Promoting sustainable national action to tackle antimicrobial resistance: a proposal to develop an antimicrobial resistance accountability index
Authors: Anderson M, Kluge HHP, Lo Fo Wong D, Butler R, Mossialos E.
Journal: The Lancet Microbiome
Year: 2024
Summary
Antimicrobial resistance (AMR) is one of the most crucial and complex public health crises of the present world. Modelling the effect of AMR on human health indicated that in 2021, 1·14 million deaths worldwide were directly attributable to bacterial AMR. If not addressed optimally, then by 2035, AMR is projected to cost the global economy US$412 billion annually due to additional health-care costs and $443 billion annually due to lost workforce productivity.
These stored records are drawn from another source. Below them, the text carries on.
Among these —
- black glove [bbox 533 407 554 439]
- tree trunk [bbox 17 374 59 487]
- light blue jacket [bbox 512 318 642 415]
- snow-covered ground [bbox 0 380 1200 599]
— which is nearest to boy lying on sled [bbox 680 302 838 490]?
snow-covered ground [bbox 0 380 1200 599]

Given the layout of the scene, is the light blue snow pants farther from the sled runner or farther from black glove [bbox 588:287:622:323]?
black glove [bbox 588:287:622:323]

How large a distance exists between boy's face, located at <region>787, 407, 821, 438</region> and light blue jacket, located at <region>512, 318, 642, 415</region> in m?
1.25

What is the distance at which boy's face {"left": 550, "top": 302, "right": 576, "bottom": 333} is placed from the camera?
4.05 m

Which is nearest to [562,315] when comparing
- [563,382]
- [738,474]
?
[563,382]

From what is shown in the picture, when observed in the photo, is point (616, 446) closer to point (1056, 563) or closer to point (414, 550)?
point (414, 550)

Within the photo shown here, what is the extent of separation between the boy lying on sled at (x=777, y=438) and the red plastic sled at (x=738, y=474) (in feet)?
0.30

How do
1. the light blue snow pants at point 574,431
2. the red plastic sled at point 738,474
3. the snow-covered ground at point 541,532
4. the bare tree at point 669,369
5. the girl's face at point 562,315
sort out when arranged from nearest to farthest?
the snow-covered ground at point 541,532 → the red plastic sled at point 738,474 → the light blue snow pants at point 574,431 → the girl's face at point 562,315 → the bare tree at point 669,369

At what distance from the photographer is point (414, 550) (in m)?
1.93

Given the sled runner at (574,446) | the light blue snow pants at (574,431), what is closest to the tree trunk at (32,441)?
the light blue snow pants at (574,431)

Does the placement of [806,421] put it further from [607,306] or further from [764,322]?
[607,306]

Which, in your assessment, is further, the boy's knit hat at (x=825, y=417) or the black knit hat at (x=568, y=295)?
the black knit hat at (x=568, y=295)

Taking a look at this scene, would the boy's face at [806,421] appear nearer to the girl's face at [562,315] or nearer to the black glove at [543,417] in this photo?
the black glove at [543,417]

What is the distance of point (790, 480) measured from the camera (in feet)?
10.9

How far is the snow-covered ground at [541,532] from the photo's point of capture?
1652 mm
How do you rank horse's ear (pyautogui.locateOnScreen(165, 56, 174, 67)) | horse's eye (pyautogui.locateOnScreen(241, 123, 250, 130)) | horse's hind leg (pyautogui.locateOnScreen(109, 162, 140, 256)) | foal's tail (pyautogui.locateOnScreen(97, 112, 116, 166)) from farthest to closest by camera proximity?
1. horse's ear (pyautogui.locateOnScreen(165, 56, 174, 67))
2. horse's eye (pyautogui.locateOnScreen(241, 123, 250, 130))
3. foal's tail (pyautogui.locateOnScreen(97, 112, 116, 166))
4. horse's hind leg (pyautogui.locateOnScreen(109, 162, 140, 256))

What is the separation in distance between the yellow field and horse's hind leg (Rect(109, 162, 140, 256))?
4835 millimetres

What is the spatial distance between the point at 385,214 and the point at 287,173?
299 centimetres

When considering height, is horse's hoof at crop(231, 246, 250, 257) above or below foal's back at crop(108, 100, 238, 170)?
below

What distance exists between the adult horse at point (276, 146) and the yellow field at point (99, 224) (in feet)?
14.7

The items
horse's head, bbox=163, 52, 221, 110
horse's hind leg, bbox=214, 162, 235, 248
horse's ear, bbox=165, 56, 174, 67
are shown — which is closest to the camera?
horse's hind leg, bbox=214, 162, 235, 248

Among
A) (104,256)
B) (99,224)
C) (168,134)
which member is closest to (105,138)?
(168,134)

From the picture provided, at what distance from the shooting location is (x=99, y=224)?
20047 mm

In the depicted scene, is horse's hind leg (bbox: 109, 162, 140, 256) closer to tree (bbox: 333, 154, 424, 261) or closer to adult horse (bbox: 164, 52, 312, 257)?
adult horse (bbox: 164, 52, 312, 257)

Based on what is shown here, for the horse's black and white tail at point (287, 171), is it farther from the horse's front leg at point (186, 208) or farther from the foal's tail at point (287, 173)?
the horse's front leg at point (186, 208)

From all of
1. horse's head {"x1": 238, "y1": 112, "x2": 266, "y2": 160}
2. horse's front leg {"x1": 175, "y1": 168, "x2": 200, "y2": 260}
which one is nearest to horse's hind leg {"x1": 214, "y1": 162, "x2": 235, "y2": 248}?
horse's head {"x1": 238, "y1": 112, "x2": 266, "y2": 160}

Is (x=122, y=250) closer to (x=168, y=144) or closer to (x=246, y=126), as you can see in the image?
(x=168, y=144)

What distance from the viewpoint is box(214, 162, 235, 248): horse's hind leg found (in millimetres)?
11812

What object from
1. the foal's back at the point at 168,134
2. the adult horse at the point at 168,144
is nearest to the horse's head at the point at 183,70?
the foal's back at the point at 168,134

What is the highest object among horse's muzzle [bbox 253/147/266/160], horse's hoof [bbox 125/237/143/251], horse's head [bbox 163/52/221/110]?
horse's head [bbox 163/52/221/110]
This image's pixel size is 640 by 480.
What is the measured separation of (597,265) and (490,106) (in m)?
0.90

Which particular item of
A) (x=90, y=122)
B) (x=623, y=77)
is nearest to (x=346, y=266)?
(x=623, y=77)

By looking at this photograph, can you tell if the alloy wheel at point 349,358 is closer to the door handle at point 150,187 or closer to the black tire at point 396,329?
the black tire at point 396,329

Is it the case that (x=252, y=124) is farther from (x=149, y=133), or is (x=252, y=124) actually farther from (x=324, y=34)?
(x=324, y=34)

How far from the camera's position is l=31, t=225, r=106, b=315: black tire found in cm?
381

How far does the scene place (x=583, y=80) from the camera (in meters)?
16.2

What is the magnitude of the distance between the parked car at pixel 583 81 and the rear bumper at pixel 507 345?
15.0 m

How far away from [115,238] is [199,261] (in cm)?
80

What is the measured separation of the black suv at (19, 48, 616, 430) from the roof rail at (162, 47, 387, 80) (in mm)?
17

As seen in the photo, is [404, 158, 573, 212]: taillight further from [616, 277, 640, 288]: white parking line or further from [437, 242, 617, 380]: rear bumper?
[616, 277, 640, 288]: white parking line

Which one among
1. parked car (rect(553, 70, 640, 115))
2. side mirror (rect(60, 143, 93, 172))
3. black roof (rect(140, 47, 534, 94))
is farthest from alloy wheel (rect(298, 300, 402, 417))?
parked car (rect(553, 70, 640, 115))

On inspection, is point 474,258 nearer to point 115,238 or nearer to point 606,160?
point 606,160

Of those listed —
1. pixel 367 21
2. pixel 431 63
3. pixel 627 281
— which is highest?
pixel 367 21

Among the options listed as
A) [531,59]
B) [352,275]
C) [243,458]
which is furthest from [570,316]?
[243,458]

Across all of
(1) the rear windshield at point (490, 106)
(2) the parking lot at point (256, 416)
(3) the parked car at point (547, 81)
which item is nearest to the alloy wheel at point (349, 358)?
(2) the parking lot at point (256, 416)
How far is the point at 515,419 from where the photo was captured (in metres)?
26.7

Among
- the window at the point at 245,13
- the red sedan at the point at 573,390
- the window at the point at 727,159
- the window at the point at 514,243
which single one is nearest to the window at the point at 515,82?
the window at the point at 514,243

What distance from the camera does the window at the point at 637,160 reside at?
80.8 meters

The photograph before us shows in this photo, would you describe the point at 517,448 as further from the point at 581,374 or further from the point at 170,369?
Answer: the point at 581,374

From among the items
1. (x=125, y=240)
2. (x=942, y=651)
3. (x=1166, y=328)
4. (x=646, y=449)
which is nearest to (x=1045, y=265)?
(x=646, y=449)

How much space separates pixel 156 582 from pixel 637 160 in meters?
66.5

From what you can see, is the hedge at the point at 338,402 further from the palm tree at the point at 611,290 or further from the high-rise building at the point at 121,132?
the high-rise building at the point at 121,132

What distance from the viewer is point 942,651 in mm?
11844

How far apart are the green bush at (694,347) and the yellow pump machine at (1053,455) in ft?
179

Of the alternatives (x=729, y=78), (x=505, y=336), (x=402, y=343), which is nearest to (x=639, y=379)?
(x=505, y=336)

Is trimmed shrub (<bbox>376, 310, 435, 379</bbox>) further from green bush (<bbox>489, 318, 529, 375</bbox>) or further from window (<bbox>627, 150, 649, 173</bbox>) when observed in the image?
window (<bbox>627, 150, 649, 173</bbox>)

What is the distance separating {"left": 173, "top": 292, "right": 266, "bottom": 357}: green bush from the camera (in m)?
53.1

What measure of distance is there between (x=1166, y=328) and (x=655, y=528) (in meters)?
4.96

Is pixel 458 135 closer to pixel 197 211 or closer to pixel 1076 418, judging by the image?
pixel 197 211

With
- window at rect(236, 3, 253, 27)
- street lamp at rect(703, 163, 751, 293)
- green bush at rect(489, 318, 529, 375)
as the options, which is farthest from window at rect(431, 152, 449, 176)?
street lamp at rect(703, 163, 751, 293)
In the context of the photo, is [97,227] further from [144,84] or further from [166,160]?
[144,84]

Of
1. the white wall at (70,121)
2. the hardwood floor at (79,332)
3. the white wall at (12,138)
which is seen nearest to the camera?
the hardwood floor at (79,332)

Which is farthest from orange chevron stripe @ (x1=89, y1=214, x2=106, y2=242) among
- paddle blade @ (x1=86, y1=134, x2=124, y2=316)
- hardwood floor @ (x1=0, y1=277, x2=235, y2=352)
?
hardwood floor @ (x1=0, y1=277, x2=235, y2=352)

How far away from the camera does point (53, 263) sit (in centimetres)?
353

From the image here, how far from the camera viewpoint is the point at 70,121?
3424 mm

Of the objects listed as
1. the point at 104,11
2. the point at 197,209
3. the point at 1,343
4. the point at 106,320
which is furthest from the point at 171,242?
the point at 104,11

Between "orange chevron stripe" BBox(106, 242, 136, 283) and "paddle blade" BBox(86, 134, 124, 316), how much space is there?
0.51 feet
International and national efforts to combat AMR have grown steadily over the last decade. Two major landmark developments to combat AMR include the launch of the 2015 WHO global action plan on AMR that directed all countries to develop national action plans by 2017 and the 2016 UN political declaration on AMR that included commitments to work at national, regional, and global levels to implement multisectoral action plans in accordance with the One Health approach. Within the WHO European region, member states agreed upon an AMR roadmap for 2023–30 to identify, prioritise, implement, and monitor high-impact interventions to tackle AMR.